In less-swanky clubs and bars, people don’t usually try to hide how drunk they are. WOOOOO! The more raucous, the less able to walk a straight line, the better! They put it on display for everyone to see because they are having SO MUCH FUN.

For contrast, I present the Virginia Wine Festival, which M and I attended on Saturday. The festival was held in a huge field in beautiful Leesburg, Virginia. Well, it used to be beautiful before they hacked down all the trees and planted all the fields with strip malls and miles of townhomes and mansions. I know this because my good college friend grew up on a real, live dairy farm in Leesburg and I had the good fortune to visit and live out my farm girl fantasies before they sold off the land.


Anyhow, I got a good, long look at Leesburg because we were stuck on Route 15 for TWO. BLESSED. HOURS. We made it to Leesburg in just under an hour, which led to an obnoxious display of self-congratulation.


I rather dislike Route 15.

Anyhow, we finally made it to the festival, and once again—drunk people, everywhere!

Except that unlike the drunk people at the club on Friday night, many of these people were drunk but were pretending that they weren’t. You know what I mean. The eyes are trying to focus, she’s nodding very deliberately at the winery representative as he explains how this Vidal Blanc is produced only in certain years when the conditions are perfect, and all the while she keeps stepping to the left because the floor (er, field) seems to be tilting. But NO, I’m not drunk! I have a Coach bag and matching sunglasses and cute red shoes, I’m not DRUNK you stupid whore.

Except that she totally is.

I was surprised by how many college-aged people were there, probably because in college I knew nothing about wine (except that I liked it, all of it!) and didn't have much of an inclination to study up. Some of them seemed like they were really trying to learn about wine, but others went from table to table, knocking back every taste in rapid succession. Some of them also puffed on cigars, which made me giggle a little—just the ones who tried to puff in a serious, vaguely menacing way, a la Tony Soprano. Really-- if your mom is still buying your socks, you just won’t look right with a cigar in your mouth.
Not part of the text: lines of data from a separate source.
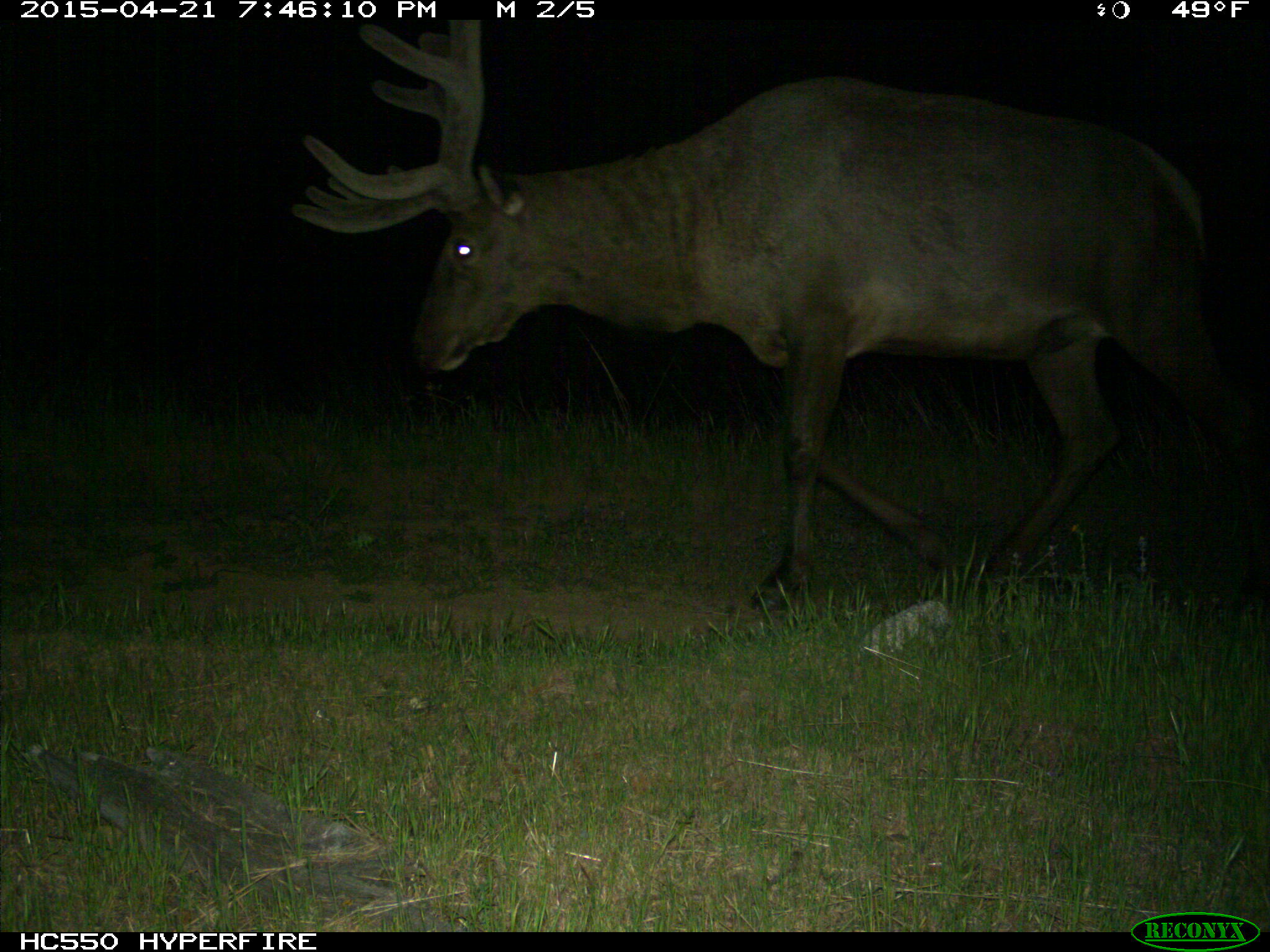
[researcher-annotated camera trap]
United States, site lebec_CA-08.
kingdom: Animalia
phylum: Chordata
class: Mammalia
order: Artiodactyla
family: Cervidae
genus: Cervus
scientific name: Cervus canadensis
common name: elk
Cervus canadensis (elk).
Take it from me, yo.

We had some nice, stinky cheese and lots of good wine, taking home only one bottle (alas, for the entertainment budget was rather depleted for the month) of delicious 2004 Viognier from Breaux. For the past two nights I’ve hinted subtly to M that I’d like to open it (“I’D REALLY, REALLY LOVE TO DRINK THAT VIOGNIER TONIGHT!”), but he insists that we should wait until we’ve prepared a dinner that will pair nicely with the flavor of the wine.

I know what pairs nicely with the flavor of the wine. My tongue!
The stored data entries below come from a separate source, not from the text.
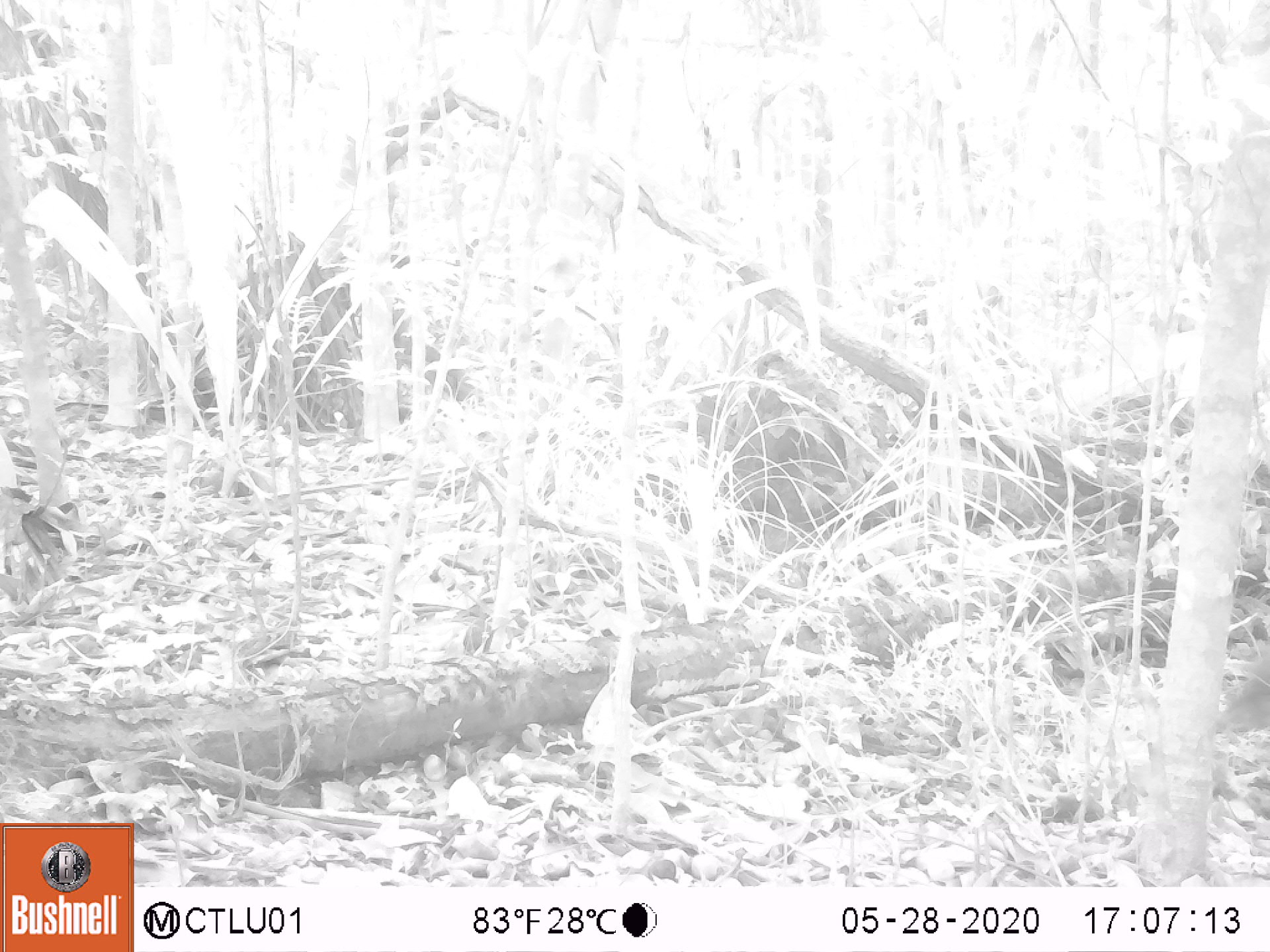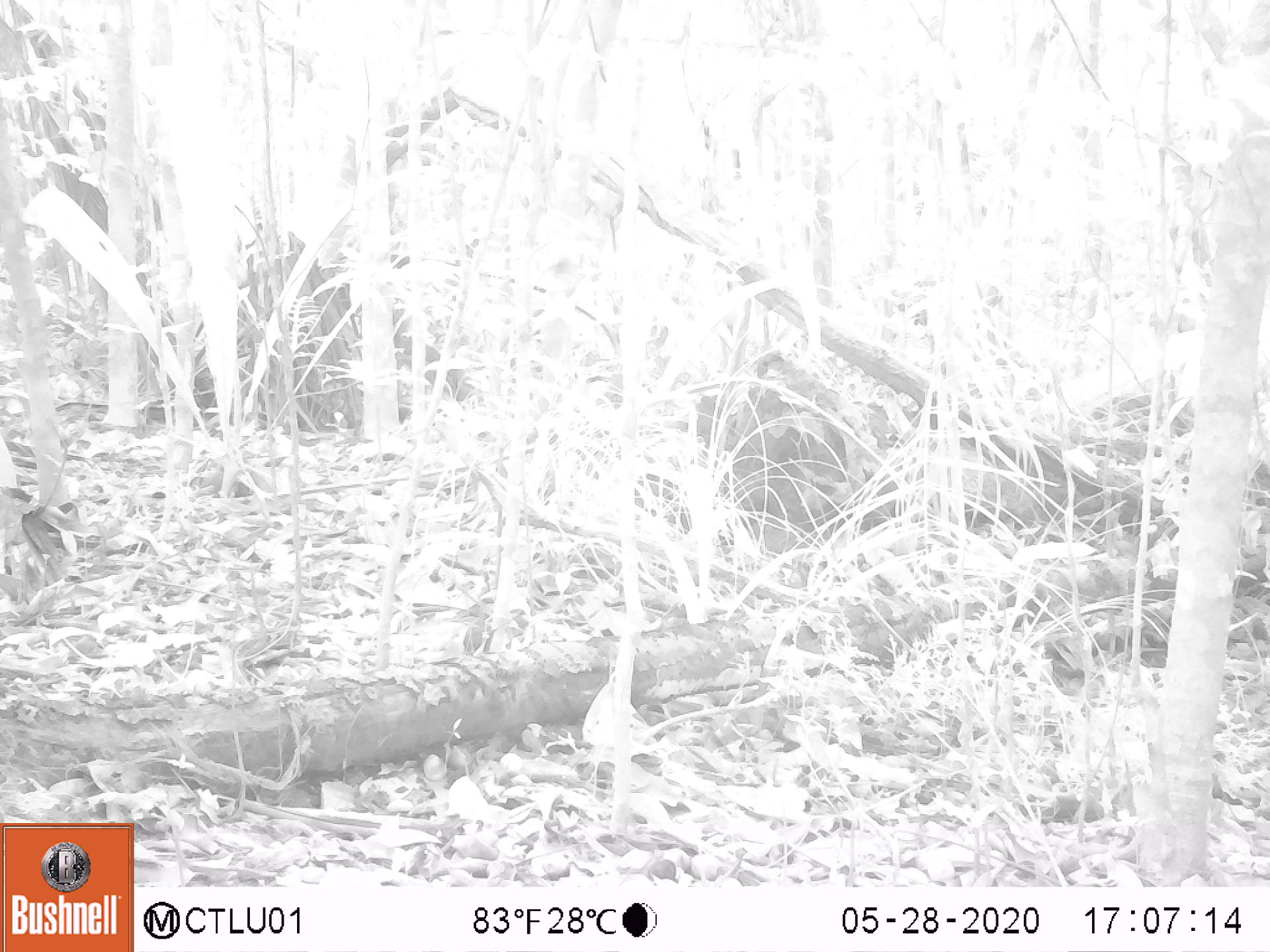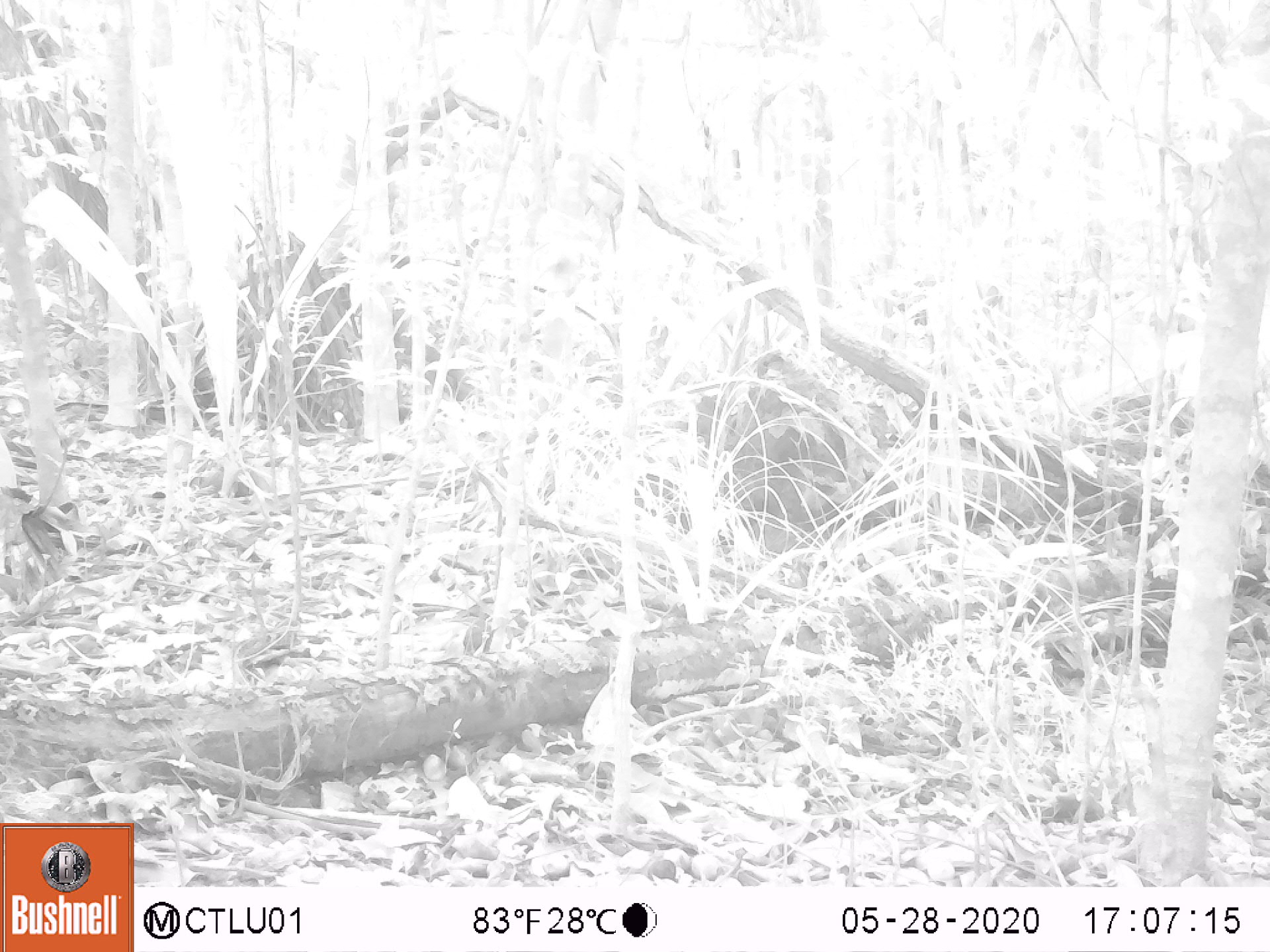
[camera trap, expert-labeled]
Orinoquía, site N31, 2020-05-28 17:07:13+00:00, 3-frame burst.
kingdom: Animalia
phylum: Chordata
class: Mammalia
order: Rodentia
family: Dasyproctidae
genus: Dasyprocta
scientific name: Dasyprocta fuliginosa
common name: black agouti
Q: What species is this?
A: Black agouti (Dasyprocta fuliginosa).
It’s probably best to wait, as my sinuses have decided to attack my face and I can’t taste much of anything anyhow.

To: Sinuses
From: Liz
Re: Recent disruptive activity

Dear sinuses,

I have recently been informed that you've been behaving in a manner unbecoming of my face. My cheeks hurt, my jaw hurts, and there is only one specific position in which I can sleep that even slightly lessens the sensation that my eyeballs are about to pop out of my head.

I understand, sinuses. The pair of you are nothing but cavities. Being simply empty space, you feel unimportant compared to the heart, lungs, fingernails, and other body parts. So you felt the need to make your presence known, didn’t you? Hey, look at us! We can do something, too! We can be really super annoying!


I would like to threaten legal action, but the only lawyer I know is no longer practicing. Cut it out, or I will find a way to get you.

I’ve walked face-first into walls before, and I’ll do it again.